There was a time when the American Association of University Professors (AAUP) deserved its self-description as the “most prominent guardian of academic freedom” for faculty and students in the U.S. But not any longer.
Last month, the organization rescinded its longstanding opposition to academic boycotts, which it had previously recognized as aiming “directly at the free exchange of ideas,” in favor of a new policy declaring that such boycotts “can legitimately seek to protect and advance…academic freedom and fundamental rights.”
The turnaround is a betrayal of academic values, which ideally comprise the “freedom of teachers and researchers to engage in work with academic colleagues” and “the freest possible international movement of scholars and ideas,” without political restraints.
The very purpose of an academic boycott, however, is to impose limitations on scholarly exchanges by placing certain institutions or faculty off-limits.
Although the revised AAUP statement does not mention Israel or Palestine, it is obvious that it came about in the context of the siege of Gaza and the intensified efforts of the boycott, divest, sanctions (BDS) movement against Israel.
The AAUP leadership has admitted as much, saying the decision was made “in the context of what’s happening in Gaza and Israel.
But the facilitation of a political campaign, whatever its merits, cannot justify retreating from academic principles.
Defenders of the AAUP’s position claim that a boycott can actually “protect and advance” academic freedom by targeting only those nations or institutions “that themselves violate academic freedom or the fundamental rights upon which academic freedom depends.”
The consequence of a truly effective boycott, however, would inexorably limit academic freedom in those circumstances, rather than enhance it, by choking off what might be the faculty’s most meaningful contact with the outside scholarly world.
In the words of a former chair of the AAUP Committee on Academic Freedom, “The whole idea of boycotting academic institutions in order to defend academic freedom is utterly wrongheaded.”
Equally wrongheaded is the argument that boycotts can be aimed exclusively at institutions rather than “individual scholars and teachers.” This is incoherent even in theory, given that the lives and careers of students and teachers are necessarily intertwined with their universities.
The boycott of an institution — including, say, the refusal to participate in conferences, review tenure files or transfer credits — will inevitably take a toll on students and faculty.
The distinction has already proven impossible in practice.
A University of Michigan professor, for example, refused to write a reference for a student’s participation in a university-sponsored program in Israel.

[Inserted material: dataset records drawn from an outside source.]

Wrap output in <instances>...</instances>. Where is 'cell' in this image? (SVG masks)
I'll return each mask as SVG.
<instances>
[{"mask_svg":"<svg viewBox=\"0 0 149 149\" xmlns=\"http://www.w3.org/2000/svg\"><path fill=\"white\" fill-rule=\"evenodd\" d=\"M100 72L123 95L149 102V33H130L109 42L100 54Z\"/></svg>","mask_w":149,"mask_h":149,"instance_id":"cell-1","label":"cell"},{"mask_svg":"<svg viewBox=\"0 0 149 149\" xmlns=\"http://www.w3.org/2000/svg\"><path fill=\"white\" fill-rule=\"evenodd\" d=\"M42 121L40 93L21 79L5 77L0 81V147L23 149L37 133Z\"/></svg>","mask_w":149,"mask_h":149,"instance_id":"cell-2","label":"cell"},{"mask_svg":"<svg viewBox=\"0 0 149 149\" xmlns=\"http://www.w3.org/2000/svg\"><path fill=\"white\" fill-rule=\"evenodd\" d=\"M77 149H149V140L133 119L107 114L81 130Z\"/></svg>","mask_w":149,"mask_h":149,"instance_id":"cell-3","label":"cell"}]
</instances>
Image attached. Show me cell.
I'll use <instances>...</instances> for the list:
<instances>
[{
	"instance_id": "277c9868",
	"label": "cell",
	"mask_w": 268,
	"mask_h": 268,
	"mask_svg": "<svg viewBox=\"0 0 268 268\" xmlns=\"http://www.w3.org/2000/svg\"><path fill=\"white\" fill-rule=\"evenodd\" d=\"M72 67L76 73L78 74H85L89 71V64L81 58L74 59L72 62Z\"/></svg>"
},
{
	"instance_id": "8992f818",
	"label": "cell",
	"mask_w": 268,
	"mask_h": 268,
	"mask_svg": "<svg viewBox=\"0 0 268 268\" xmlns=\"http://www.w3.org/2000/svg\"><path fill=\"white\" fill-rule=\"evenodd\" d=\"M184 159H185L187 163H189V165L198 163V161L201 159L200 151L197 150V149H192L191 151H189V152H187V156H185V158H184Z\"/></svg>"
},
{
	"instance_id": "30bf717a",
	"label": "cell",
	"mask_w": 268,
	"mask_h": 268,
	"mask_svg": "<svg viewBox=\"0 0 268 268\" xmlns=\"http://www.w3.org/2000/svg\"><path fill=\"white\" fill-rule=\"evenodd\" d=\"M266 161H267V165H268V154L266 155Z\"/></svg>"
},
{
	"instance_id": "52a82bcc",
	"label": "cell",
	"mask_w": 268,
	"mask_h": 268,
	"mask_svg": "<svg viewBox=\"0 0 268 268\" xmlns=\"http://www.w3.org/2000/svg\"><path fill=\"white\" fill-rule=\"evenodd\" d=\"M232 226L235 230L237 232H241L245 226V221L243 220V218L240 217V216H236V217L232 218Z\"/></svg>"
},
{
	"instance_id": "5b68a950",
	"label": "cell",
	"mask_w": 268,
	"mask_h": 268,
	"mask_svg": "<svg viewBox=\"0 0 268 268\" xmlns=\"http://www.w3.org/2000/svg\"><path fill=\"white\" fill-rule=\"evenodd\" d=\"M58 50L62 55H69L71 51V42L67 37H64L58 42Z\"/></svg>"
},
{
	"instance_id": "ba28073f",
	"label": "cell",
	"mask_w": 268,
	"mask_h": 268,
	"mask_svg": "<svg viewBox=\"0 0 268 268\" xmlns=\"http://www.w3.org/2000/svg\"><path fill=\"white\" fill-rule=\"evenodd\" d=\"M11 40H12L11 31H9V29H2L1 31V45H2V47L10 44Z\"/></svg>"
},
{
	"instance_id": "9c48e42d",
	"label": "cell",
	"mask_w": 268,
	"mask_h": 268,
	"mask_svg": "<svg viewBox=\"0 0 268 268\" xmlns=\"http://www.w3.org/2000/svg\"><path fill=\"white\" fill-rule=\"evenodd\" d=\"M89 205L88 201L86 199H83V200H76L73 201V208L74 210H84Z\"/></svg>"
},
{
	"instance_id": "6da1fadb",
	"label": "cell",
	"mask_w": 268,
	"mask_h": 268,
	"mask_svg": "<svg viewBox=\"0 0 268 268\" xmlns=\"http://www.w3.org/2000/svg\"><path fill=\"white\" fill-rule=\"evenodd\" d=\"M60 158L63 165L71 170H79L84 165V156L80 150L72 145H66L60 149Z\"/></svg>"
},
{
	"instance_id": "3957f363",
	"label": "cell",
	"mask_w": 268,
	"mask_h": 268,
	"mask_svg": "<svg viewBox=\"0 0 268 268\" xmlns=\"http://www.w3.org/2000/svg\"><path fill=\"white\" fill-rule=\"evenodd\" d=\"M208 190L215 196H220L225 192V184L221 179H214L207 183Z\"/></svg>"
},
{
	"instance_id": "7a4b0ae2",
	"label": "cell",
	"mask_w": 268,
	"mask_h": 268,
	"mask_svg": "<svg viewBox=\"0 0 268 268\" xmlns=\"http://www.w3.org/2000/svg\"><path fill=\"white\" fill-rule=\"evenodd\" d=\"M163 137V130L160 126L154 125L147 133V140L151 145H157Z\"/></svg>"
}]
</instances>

He explained that his adherence to the “academic boycott against Israel” precludes “writing letters of recommendation for students planning to study there,” although he would gladly provide a reference for any other country.
The editors of a scholarly journal at the University of Minnesota refused to consider a submission from an Israeli Ph.D. “due to the journal’s commitment to BDS guidelines” and the author’s “affiliation with Israeli academic institutions.”
In fact, the author’s affiliation was with a German University, which led to a cryptic apology from the journal, though the harm had already been done. In an email exchange, the editors declined to tell me how or whether they would apply BDS guidelines in the future.
Even worse is likely to come. In Europe, Israeli authors’ articles are summarily “rejected by journals” and “reviewers refuse to review Israeli research projects or academic papers.” Some universities have imposed “bans on inviting Israelis to academic conferences.”
Then there is the platitude that “individual faculty members and students should be free to weigh, assess and debate the specific circumstances giving rise to calls for systematic academic boycotts.” Thus, as the AAUP president put it, there is a “collective and individual [right] of faculty members to decide democratically to support a systematic academic boycott.”
The AAUP’s original opposition, however, addressed only the wisdom and intellectual validity of boycotting, not the right of individuals to engage in it.
Faculty members, like all citizens, have many rights of speech and association that can be harmful when exercised. They can belong to discriminatory private clubs, oppose equitable admissions policies, advocate censorship, or perhaps deny the Holocaust (if kept out of their teaching).
But the AAUP would never declare such activity “legitimate,” even though protected by the First Amendment.
As the Foundation for Individual Rights and Expression put it, there is no contradiction between recognizing “the rights of individual students and faculty” and opposing “academic boycotts as a threat to academic freedom.”
The tragic irony of the new AAUP position is that it will surely be used to promote the boycott of Israeli universities, which happen to be the most liberal, peace-oriented, and integrated institutions in the country.
Jewish and Arab students at Tel Aviv University, for example, have annually observed Nakba Day, commemorating the dispossession and exile of Palestinians that occurred during Israel’s war of independence.
Prime Minister Benjamin Netanyahu and his settler allies are no friends of higher education, which they accurately see as a locus of resistance to their oppressive government. Nor would they care if Israeli scholars are isolated from their international colleagues.
By weakening Israeli universities, the academic boycotters are undermining the cease-fire movement and strengthening the eliminationists.
As the Polish psychology professor Michał Bilewicz wrote in the Chronicle of Higher Education, “Academic boycotts hurt dissidents most.”
And now, they have the blessing of the AAUP.
Steven Lubet is the Williams Memorial Professor Emeritus at the Northwestern University Pritzker School of Law.